Aug 02 '24 17:08 cmsbuild

@hqucms @cms-sw/xpog-l2 So, what is your preference? From the tracking point of view it may be simpler to remove the direct dz and dxy methods and redirect instead to the bestTrack

Aug 20 '24 15:08 slava77

@slava77 How about we throw an exception in the original PackedCandidate::dzError() method, and give the one with the correct behavior a slightly different name or function signature (e.g. float dzError(bool))?

Aug 21 '24 15:08 hqucms

@slava77 How about we throw an exception in the original PackedCandidate::dzError() method, and give the one with the correct behavior a slightly different name or function signature (e.g. float dzError(bool))?

should this new method be added to the reco::Candidate class?

dzError(bool) may be confusing, but OK (I couldn't come up with something much better; my ideas were more in the direction of rephrasing, like deltaZerror() , more to at least be clearly different in spelling)

Aug 21 '24 17:08 slava77

@slava77 How about we throw an exception in the original PackedCandidate::dzError() method, and give the one with the correct behavior a slightly different name or function signature (e.g. float dzError(bool))?

should this new method be added to the reco::Candidate class?

dzError(bool) may be confusing, but OK (I couldn't come up with something much better; my ideas were more in the direction of rephrasing, like deltaZerror() , more to at least be clearly different in spelling)

I think it only needs to be added to PackedCandidate?

For me deltaZerror() looks good too.

Aug 22 '24 15:08 hqucms

dzError(bool) may be confusing, but OK (I couldn't come up with something much better; my ideas were more in the direction of rephrasing, like deltaZerror() , more to at least be clearly different in spelling)

I think it only needs to be added to PackedCandidate?

For me deltaZerror() looks good too.

Uhm, I suspect that the design plans were to keep the code that works for objects deriving from RecoCandidate to work in the same way for PackedCandidate; hence the addition of dzError (and dxyError etc) in the common inheritance point in reco::Candidate. This PR now still follows that.

The proposal now discussed is instead to break this, right? The cost to keep it working would be an explicit dynamic cast at least around the dzError() calls in a user code; which I guess is acceptable considering the rest of CMSSW code base that already typically does that casting, e.g. PF vs packed.

Aug 22 '24 16:08 slava77

dzError(bool) may be confusing, but OK (I couldn't come up with something much better; my ideas were more in the direction of rephrasing, like deltaZerror() , more to at least be clearly different in spelling)

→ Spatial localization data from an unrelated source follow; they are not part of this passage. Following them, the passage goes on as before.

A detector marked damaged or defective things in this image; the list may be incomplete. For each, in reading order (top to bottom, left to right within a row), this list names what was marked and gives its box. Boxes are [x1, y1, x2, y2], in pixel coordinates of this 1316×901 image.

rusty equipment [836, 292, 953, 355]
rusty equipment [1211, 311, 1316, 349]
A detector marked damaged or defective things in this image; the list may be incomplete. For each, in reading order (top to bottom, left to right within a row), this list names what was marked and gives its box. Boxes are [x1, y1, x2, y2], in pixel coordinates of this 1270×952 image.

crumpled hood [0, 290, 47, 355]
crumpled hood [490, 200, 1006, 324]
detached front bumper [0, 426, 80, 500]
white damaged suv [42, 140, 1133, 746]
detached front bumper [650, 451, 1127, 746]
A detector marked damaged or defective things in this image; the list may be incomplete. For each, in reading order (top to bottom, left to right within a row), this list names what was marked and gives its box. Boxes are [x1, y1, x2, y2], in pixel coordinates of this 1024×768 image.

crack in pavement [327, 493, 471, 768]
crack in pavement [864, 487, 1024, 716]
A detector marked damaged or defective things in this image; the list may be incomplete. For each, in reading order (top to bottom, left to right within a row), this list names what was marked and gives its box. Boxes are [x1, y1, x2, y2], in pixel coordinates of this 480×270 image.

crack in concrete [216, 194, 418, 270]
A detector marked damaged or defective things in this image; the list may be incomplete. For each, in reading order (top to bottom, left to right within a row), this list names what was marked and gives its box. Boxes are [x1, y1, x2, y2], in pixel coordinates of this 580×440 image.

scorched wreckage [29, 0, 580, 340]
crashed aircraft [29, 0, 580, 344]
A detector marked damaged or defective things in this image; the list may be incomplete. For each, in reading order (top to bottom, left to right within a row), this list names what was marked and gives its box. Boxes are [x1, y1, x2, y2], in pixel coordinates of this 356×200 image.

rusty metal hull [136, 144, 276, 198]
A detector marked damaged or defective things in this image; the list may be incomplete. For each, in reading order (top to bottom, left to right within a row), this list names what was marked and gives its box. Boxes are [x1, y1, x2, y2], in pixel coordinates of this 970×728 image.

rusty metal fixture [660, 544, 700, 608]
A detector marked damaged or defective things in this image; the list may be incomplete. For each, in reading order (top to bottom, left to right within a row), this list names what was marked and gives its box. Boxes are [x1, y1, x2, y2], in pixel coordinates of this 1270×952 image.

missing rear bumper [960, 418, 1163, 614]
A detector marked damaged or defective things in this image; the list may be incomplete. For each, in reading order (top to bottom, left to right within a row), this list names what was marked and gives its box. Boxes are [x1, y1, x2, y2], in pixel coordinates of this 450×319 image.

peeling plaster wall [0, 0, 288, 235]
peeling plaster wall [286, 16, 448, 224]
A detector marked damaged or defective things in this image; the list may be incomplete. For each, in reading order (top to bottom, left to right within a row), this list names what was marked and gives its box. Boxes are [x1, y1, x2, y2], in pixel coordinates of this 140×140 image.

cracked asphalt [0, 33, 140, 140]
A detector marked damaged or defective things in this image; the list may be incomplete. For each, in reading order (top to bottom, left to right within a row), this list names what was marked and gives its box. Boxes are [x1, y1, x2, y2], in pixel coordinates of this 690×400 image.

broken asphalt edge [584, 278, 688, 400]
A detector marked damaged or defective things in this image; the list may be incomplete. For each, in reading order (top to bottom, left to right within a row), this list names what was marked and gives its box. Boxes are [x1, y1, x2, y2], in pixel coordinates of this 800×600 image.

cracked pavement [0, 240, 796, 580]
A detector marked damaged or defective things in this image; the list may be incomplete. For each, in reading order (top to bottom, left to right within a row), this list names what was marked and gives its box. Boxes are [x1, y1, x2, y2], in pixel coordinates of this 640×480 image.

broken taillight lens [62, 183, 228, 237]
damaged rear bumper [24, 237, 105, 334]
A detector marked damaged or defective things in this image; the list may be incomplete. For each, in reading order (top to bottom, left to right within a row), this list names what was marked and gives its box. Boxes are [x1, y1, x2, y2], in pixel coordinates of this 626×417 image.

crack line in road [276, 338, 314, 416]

I think it only needs to be added to PackedCandidate? For me deltaZerror() looks good too.

Uhm, I suspect that the design plans were to keep the code that works for objects deriving from RecoCandidate to work in the same way for PackedCandidate; hence the addition of dzError (and dxyError etc) in the common inheritance point in reco::Candidate. This PR now still follows that.

The proposal now discussed is instead to break this, right? The cost to keep it working would be an explicit dynamic cast at least around the dzError() calls in a user code; which I guess is acceptable considering the rest of CMSSW code base that already typically does that casting, e.g. PF vs packed.

Unfortunately yes... But given that the calls of dzError() identified in this PR all explicitly cast to PackedCandidate, I think it is probably fine.

Aug 22 '24 17:08 hqucms

@slava77 @cms-sw/xpog-l2 @cms-sw/orp-l2 Please remind us of the status of this PR in the meeting tomorrow.

Aug 26 '24 22:08 antoniovilela